→ **Ausgewählter Auszug**:
----

Die Songwriting-Credits weisen Euch und Georg Schlunegger als verantwortliche Liederschreiber aus. Zwei Männer und eine Frau – trotzdem ist mein Eindruck, dass das Endprodukt unverkennbar weibliche Züge trägt. Was könnte diesem Eindruck zugrunde liegen? Tobey Lucas (TL): Darauf gäbe es verschiedene Antworten. Zuerst ist es ein Gemeinschaftswerk von drei Leuten, und es finden sich darin Elemente von allen. Zweitens könnte das mit Deiner eigenen Wahrnehmung zusammenhängen. Drittens könnte es bei diesem Projekt an der Arbeitsteilung beim Schreiben liegen, wo die männliche Seite vielleicht das Schwergewicht eher auf das Handwerkliche – Männer achten oft stärker auf Strukturelles, beispielsweise die Reime in Texten – gelegt haben mag und etwas weniger auf das Persönliche. Und viertens – wen juckt’s? Heutzutage sind die Gendergrenzen sowieso in Auflösung begriffen.

AK: Möglicherweise hängt es auch damit zusammen, dass man im Country-Genre, verglichen beispielsweise mit Folk, andere Texte gewohnt ist: solche, die oft mehr machomässig daherkommen. Andererseits ist mir aufgefallen, dass ein grosser Star wie Keith Urban in der Mehrzahl seiner Lieder/Texte romantische Liebesbekundungen macht. Das ist spannend und zeigt doch, dass da ein Wechsel weg von den (ausgetretenen) Themen wie etwa Verluste – oder Autos – im Gang ist.

----

→ **Übungsdaten**:
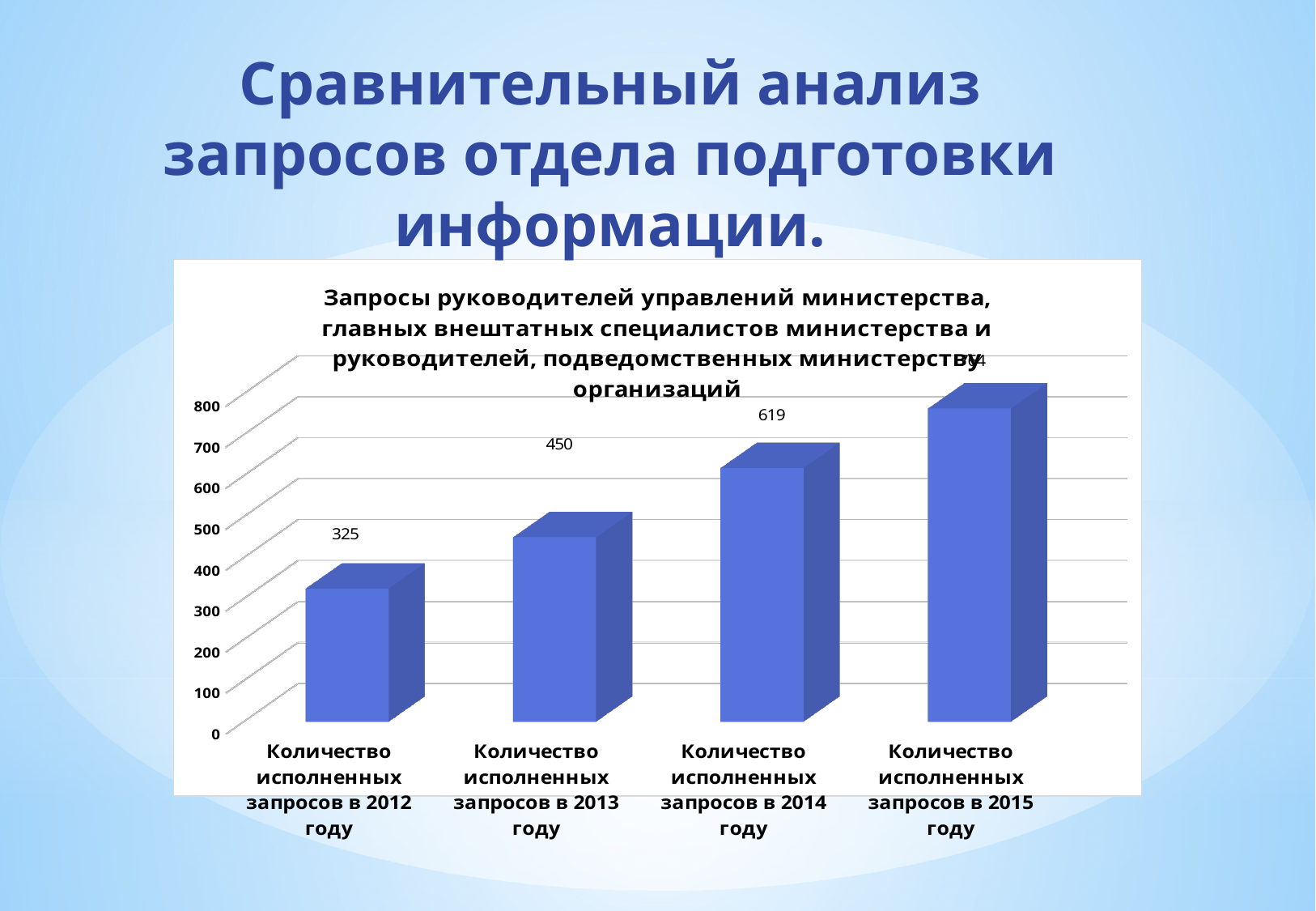
Which year has the highest number of completed requests? 2015 What is the difference between the number of completed requests in 2014 and in 2013? 169 What is the difference between the number of completed requests in 2013 and in 2012? 125 Which year has the lowest number of completed requests? 2012 What is the number of completed requests in 2012 (Количество исполненных запросов в 2012 году)? 325 How many categories (years) are shown in the chart? 4 Is the value for completed requests in 2015 greater or less than 700? greater What is the number of completed requests in 2013 (Количество исполненных запросов в 2013 году)? 450 Do the values rise or fall from 2012 to 2015? rise What is the number of completed requests in 2014 (Количество исполненных запросов в 2014 году)? 619 Which is larger: the number of completed requests in 2014 or in 2012? 2014 What kind of chart is shown on the slide? bar chart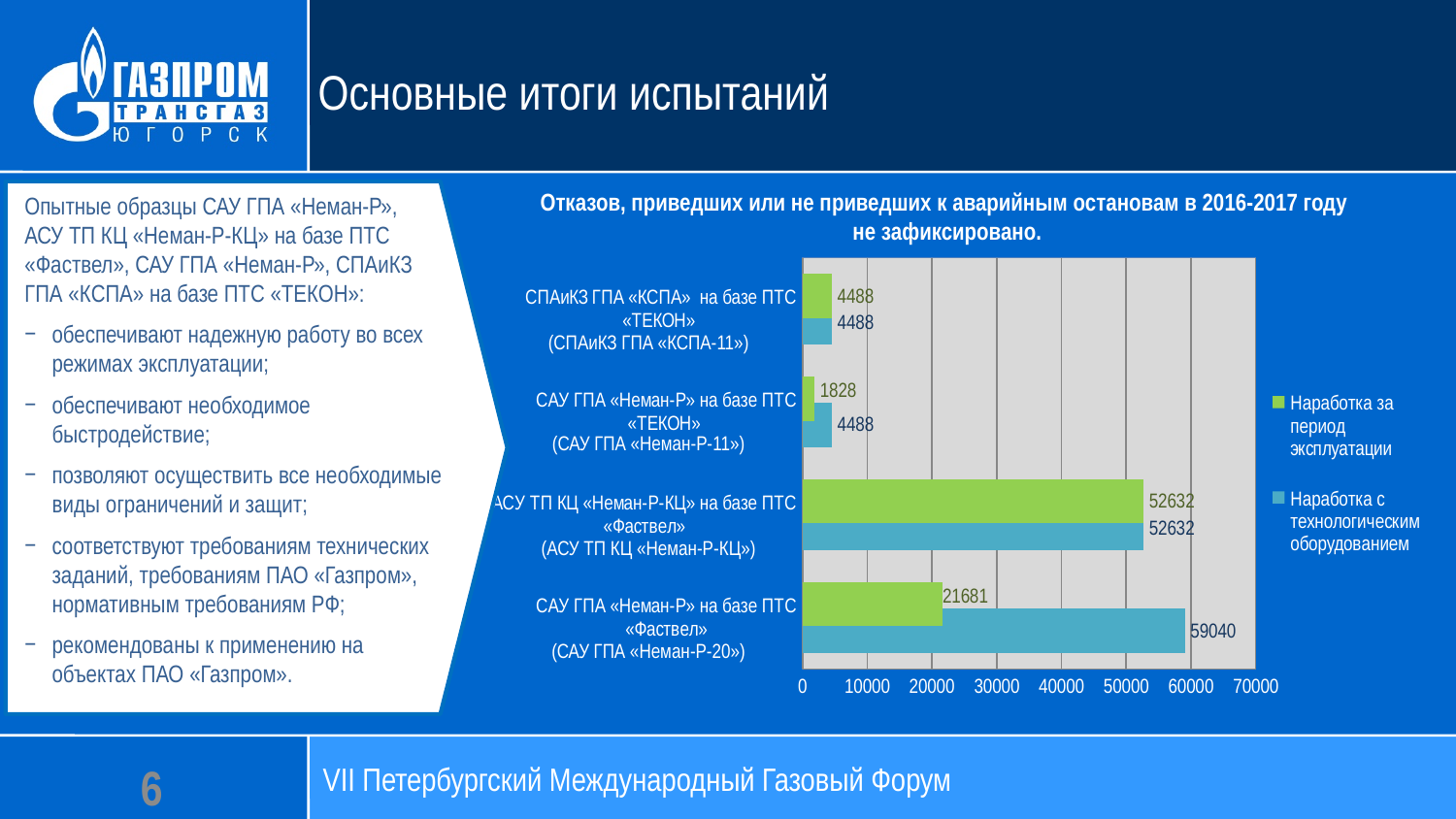
What type of chart is shown on the slide? bar chart What is the value of «Наработка с технологическим оборудованием» for АСУ ТП КЦ «Неман-Р-КЦ» на базе ПТС «Фаствел»? 52632 How many series does the chart legend list? 2 Which is larger: «Наработка за период эксплуатации» for АСУ ТП КЦ «Неман-Р-КЦ» на базе ПТС «Фаствел» or for СПАиКЗ ГПА «КСПА» на базе ПТС «ТЕКОН»? АСУ ТП КЦ «Неман-Р-КЦ» на базе ПТС «Фаствел» Which category has the highest value of «Наработка с технологическим оборудованием»? САУ ГПА «Неман-Р» на базе ПТС «Фаствел» (САУ ГПА «Неман-Р-20») Which colour represents the series «Наработка за период эксплуатации» in the chart? green What is the value of «Наработка за период эксплуатации» for САУ ГПА «Неман-Р» на базе ПТС «ТЕКОН» (САУ ГПА «Неман-Р-11»)? 1828 What is the value of «Наработка с технологическим оборудованием» for САУ ГПА «Неман-Р» на базе ПТС «Фаствел» (САУ ГПА «Неман-Р-20»)? 59040 What is the value of «Наработка за период эксплуатации» for САУ ГПА «Неман-Р» на базе ПТС «Фаствел» (САУ ГПА «Неман-Р-20»)? 21681 How many categories (systems) are plotted on the chart? 4 What is the difference between «Наработка с технологическим оборудованием» and «Наработка за период эксплуатации» for САУ ГПА «Неман-Р» на базе ПТС «Фаствел» (САУ ГПА «Неман-Р-20»)? 37359 Which category has the lowest value of «Наработка за период эксплуатации»? САУ ГПА «Неман-Р» на базе ПТС «ТЕКОН» (САУ ГПА «Неман-Р-11»)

----

→ **Zu erledigende Aufgaben**:
1 – Beantworte anhand des Auszugs über das Songwriting folgende Fragen:
(a) Wer wird in den Songwriting-Credits als weiterer Liederschreiber genannt?
(b) Worauf achten Männer nach Aussage von Tobey Lucas oft stärker?
(c) Welcher große Star macht laut AK in der Mehrzahl seiner Lieder romantische Liebesbekundungen?
2 – Prüfe, ob die folgenden Aussagen mit dem Auszug über das Songwriting übereinstimmen:
(a) Tobey Lucas führt insgesamt vier mögliche Antworten an.
(b) AK vergleicht das Country-Genre mit Jazz.
(c) Laut Tobey Lucas sind die Gendergrenzen heute festgefügter denn je.
3 – Schreibe den Auszug über das Songwriting im Anschluss an seinen letzten Satz weiter.
Das Material hat mit dem Auszug über das Songwriting nichts zu tun.

→ **Geordnete Ergebnisse**:
1 –
(a) Georg Schlunegger.
(b) Auf Strukturelles, beispielsweise die Reime in Texten.
(c) Keith Urban.

2 –
(a) Ja: „Und viertens – wen juckt’s?“
(b) Nein: „verglichen beispielsweise mit Folk“
(c) Nein: „Heutzutage sind die Gendergrenzen sowieso in Auflösung begriffen.“

3 –
Das Album hat einen unverkennbar poppigen Vibe. Vor allem wegen der Produktion. War das von Anfang ein Ziel gewesen oder hat sich das erst im Verlauf herauskristallisiert? AK: Das hat sich definitiv erst so herauskristallisiert. Wir gingen jeweils ins Studio und fingen an, Lieder zu schreiben, ohne das musikalische Gewand bereits festgelegt zu haben. Ich kam von einer Seite, Tobey von seiner und Georg noch einmal von einer anderen. Es folgte ein „Work in progress“-Prozess, in dessen Verlauf das musikalische Gewand im Studio nach und nach entstand.

Mit dem Coop-Weihnachtssong A Million Years hat Euer Bekanntheitsgrad hierzulande einen Sprung gemacht. So jedenfalls mein Eindruck. Ferner scheint mir, dass es vom Sound des Weihnachtssongs zum Sound des Albums nur ein kleiner Schritt ist. Unterliege ich da einer Täuschung oder führte da wirklich eins zum andern? TL: Das stimmt – der Eindruck täuscht nicht.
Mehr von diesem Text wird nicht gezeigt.